From the pattern of life the "beat generation," as presented by Jack, it seems that they were the believers of only a single principle or philosophy and that philosophy was life. For them the only purpose of life was to enjoy it to it's highest potential and to spend it free from the restrictions imposed by the society.

This believes was quoted by Sal himself at a point: "Life is holy and every moment is precious" This is an enough explanation as to why they were most often found to be involved in trying out everything at a single time. The white shredded person, as far as my opinion is concerned, was the creation of Sal's subconscious as he had an internal fear of and the rest of his gang was experiencing the same feeling.

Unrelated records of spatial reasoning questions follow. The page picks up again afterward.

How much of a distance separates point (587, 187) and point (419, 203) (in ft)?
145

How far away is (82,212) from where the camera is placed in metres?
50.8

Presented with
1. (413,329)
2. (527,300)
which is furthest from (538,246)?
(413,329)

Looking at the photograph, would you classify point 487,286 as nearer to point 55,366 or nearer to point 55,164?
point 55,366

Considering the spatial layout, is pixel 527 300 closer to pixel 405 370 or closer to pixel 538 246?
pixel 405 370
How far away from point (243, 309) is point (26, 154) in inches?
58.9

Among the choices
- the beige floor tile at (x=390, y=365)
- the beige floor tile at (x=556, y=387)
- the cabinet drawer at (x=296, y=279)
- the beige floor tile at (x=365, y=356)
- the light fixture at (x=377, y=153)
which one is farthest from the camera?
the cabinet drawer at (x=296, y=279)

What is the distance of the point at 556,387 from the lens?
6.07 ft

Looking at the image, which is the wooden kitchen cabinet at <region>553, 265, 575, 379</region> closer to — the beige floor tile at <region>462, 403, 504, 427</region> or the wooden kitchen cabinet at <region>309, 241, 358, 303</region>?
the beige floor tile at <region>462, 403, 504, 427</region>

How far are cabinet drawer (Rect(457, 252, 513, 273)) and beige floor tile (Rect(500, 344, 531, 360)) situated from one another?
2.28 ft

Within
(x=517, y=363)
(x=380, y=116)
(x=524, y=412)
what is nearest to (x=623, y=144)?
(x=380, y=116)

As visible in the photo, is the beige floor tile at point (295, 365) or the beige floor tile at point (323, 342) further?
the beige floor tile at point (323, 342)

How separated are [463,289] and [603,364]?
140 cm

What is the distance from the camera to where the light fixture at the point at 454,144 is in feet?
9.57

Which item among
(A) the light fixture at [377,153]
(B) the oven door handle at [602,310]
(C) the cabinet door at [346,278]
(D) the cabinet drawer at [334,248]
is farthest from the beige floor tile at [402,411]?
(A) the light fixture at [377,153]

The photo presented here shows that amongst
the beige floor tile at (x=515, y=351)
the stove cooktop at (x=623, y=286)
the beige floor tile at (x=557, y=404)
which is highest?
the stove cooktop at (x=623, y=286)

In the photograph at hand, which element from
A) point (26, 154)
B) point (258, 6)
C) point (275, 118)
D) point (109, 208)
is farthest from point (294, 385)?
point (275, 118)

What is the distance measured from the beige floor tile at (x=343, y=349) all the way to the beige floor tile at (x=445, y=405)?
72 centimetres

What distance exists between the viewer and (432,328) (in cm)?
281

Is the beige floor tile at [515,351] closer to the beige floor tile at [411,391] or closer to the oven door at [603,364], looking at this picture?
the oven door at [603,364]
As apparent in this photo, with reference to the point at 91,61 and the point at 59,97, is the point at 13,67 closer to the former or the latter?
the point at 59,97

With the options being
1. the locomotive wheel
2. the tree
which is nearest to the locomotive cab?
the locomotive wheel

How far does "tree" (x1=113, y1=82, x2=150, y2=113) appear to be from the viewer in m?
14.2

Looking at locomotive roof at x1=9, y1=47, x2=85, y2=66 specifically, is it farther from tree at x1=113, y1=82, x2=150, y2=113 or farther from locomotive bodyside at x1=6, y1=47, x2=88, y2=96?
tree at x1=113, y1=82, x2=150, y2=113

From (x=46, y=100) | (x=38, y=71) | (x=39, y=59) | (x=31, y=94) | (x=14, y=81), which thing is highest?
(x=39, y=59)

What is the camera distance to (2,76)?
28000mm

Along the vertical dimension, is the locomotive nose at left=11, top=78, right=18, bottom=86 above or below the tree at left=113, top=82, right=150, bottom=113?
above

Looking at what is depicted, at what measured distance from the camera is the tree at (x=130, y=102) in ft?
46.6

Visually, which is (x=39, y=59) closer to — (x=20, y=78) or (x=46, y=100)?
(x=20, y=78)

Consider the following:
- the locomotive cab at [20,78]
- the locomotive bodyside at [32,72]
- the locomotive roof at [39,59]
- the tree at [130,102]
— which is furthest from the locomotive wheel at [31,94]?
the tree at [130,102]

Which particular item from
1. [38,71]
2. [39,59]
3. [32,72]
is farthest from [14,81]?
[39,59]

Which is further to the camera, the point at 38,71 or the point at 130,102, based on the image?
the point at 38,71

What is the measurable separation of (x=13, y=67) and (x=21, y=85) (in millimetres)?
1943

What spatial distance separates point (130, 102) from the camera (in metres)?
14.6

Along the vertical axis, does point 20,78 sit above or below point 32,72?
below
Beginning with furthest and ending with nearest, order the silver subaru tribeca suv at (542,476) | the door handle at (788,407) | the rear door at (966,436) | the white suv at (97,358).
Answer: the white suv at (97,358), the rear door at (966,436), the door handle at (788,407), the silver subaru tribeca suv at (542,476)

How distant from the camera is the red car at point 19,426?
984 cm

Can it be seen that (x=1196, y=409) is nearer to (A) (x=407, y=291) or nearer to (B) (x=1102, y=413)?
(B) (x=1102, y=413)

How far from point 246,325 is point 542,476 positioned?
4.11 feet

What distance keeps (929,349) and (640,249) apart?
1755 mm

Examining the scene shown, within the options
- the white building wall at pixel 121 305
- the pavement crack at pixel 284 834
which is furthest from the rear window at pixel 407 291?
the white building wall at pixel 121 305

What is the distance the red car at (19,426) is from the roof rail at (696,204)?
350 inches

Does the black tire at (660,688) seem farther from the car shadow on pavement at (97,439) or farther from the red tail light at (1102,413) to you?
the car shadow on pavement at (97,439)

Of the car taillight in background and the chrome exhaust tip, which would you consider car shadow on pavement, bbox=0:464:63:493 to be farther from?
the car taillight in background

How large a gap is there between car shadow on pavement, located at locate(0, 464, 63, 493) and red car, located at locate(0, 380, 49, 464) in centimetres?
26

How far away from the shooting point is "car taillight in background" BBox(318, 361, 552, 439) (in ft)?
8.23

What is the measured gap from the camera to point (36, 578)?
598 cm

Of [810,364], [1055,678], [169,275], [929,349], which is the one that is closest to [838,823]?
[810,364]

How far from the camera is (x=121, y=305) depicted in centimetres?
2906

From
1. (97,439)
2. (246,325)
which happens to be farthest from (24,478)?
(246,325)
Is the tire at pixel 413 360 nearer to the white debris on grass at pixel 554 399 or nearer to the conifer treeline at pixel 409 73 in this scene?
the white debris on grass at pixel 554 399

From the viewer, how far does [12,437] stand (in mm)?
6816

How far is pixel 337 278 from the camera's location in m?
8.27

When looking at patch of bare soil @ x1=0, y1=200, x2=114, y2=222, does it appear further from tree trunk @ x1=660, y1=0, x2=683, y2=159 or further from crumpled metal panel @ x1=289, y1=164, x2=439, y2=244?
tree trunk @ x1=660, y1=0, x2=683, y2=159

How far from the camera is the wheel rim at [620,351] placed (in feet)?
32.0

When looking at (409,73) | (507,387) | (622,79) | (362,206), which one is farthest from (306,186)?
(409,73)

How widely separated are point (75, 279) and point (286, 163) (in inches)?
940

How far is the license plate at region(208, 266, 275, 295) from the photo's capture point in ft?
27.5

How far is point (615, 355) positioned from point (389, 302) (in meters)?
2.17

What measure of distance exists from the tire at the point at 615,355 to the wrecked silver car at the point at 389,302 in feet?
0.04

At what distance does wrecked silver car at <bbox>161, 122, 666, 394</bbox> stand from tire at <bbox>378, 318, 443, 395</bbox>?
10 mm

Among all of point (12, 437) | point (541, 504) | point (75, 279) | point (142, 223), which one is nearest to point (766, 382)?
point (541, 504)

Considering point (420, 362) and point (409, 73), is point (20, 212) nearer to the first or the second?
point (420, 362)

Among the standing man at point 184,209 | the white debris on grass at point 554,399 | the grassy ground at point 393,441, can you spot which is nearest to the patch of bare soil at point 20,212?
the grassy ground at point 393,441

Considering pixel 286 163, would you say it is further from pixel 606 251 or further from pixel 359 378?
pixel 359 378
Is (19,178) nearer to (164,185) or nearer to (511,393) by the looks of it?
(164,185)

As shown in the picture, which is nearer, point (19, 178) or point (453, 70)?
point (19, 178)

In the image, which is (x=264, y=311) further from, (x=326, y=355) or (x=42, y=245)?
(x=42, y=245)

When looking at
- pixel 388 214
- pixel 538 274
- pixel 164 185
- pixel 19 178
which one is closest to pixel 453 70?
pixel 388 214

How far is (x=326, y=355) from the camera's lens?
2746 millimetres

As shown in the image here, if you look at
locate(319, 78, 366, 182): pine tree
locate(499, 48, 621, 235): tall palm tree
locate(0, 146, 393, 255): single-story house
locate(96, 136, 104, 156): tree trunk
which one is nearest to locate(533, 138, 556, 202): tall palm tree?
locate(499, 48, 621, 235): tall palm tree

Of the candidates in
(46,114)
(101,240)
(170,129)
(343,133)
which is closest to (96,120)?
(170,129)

This feeling followed the group throughout America.

This was openly expressed by almost all of them that they feel that a spirit is following them across the desert of life, which was in actual the fear of death.

Their feelings are expressed on several occasions as one of them mentioned below, "...the mad ones, the ones who are mad to live, mad to talk, mad to be saved, desirous of everything at the same time, the ones who never say a commonplace thing, but burn, burn, burn, like fabulous yellow roman candles exploding like spiders across the stars and in the middle you see the blue center light pop and everybody goes 'Awww! '" This can be further proved from the following statement of Sal that the white shrouded stranger was no one but the fear of death that formed the shape of a strange character, "We were on the roof of America and all we could do was yell, I guess-across the night, eastward over the Plains, where somewhere an old man with the Word, and would arrive any minute and make us silent." This internal fear was the main factor that motivated them to fully enjoy the excitements of life because they never knew that when will death come to them and will make them "silent" forever.

The directive that this imaginary character gave them was that they should search for their true self and to find the real meaning of life.

It urged them to search for their true self as they felt that they are moving away from life towards death with the span of time, as is reflected in the following statement, "What is that feeling when you're driving away from people and they recede on the plain till you see their specks dispersing? -- It's the too huge world vaulting us, and it's goodbye.

But we lean toward to the next crazy adventure beneath the skies." This novel is for the beat generations as it presents the "beat generation" as a "holy" generation. The reason for presenting them like this is that this generation was free from the hazard of aspiration, greediness and beliefs, and was in a constant search for some greater truth that life would teach them. On the Road is a story of experiences and search; it reveals the secret of life. It is a tale.